The scientists simply took the gene to produce C-T lyase and inserted it into S. aureus, giving it the ability to digest thioalcohol precursors, and then waited to see if it made a smelly mess.

Spoiler alert — it did. Once it had the DNA to produce that enzyme, it could eat the precursors, and leave bad body odor as its leftovers.

Science!

Pictured: Science! Call me a nerd all you want, but it’s so freaking cool. Photo by National Cancer Institute on Unsplash

This isn’t the first time that we’ve used genetic engineering to put new genes into new organisms. Consider vitamin supplements — most of the vitamins B2, B12, and vitamin C that we consume are made by bacteria that have been genetically modified to create these vitamins.

Still, it’s amazing to see how far we’ve come in modifying the genes of bacteria. What previously would have been on the front page of a scientific journal — modifying the genome of a living organism — is now just a small paragraph in the Methods section, explaining how they proved the purpose of this C-T lyase enzyme.

Especially in bacteria, gene knock-outs (turning off a gene) or gene addition is a fairly easy, straightforward process. There are even basic kits for it, with easy-to-follow instructions (just search for CRISPR kits).

But genetic engineering still faces some challenges.

How Long Until I’m Genetically Modified?

It’s a question that comes up almost every time that genetic engineering is raised:

“How long until we can modify people?”

It’s a topic worthy of its own article, but the short answer is that we still have some big hurdles to overcome.

First is the problem of off-target effects.

The human genome is three BILLION base pairs long. It’s very tough to make a change to one specific region and not also cause accidental changes in other areas. And accidental changes can lead to disease or cancer, so it’s very important to be accurate.

Second, at least for adult humans, you need a way to get your new gene + machinery into every single cell. We don’t have a good way to do this. That’s why most proposals for genetic engineering suggest doing it to a fertilized egg, when the entire human consists of just a couple cells, instead of more than 10 trillion cells.

Finally, there’s the challenge of regulating whatever you put in. Some of our DNA is genes, but the rest of our DNA is instructions for when those genes should be turned on or off, and for how long. We can’t just add a new gene — we need to also add instructions for its use.

Add all these challenges together, and we’re not likely to see full-body genetic engineering be offered for adult humans any time soon. Sorry.

It’s astounding to realize how far our scientific methods have come. Even in a paper that’s investigating a specific enzyme in bacteria responsible for body odor, we can see cutting-edge scientific techniques at work.

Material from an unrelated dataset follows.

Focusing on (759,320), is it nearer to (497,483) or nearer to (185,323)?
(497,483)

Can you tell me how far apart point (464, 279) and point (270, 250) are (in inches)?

Adding new genes to bacteria, allowing them to gain new abilities (such as the ability to make smelly compounds from our sweat emissions) is now a common tactic for demonstrating evidence that our understanding is correct.

If Michael Crichton, the author of Jurassic Park, were alive to see these new advances, I think he’d be thrilled — and he’d probably point to it and say “I told you that it was possible!”.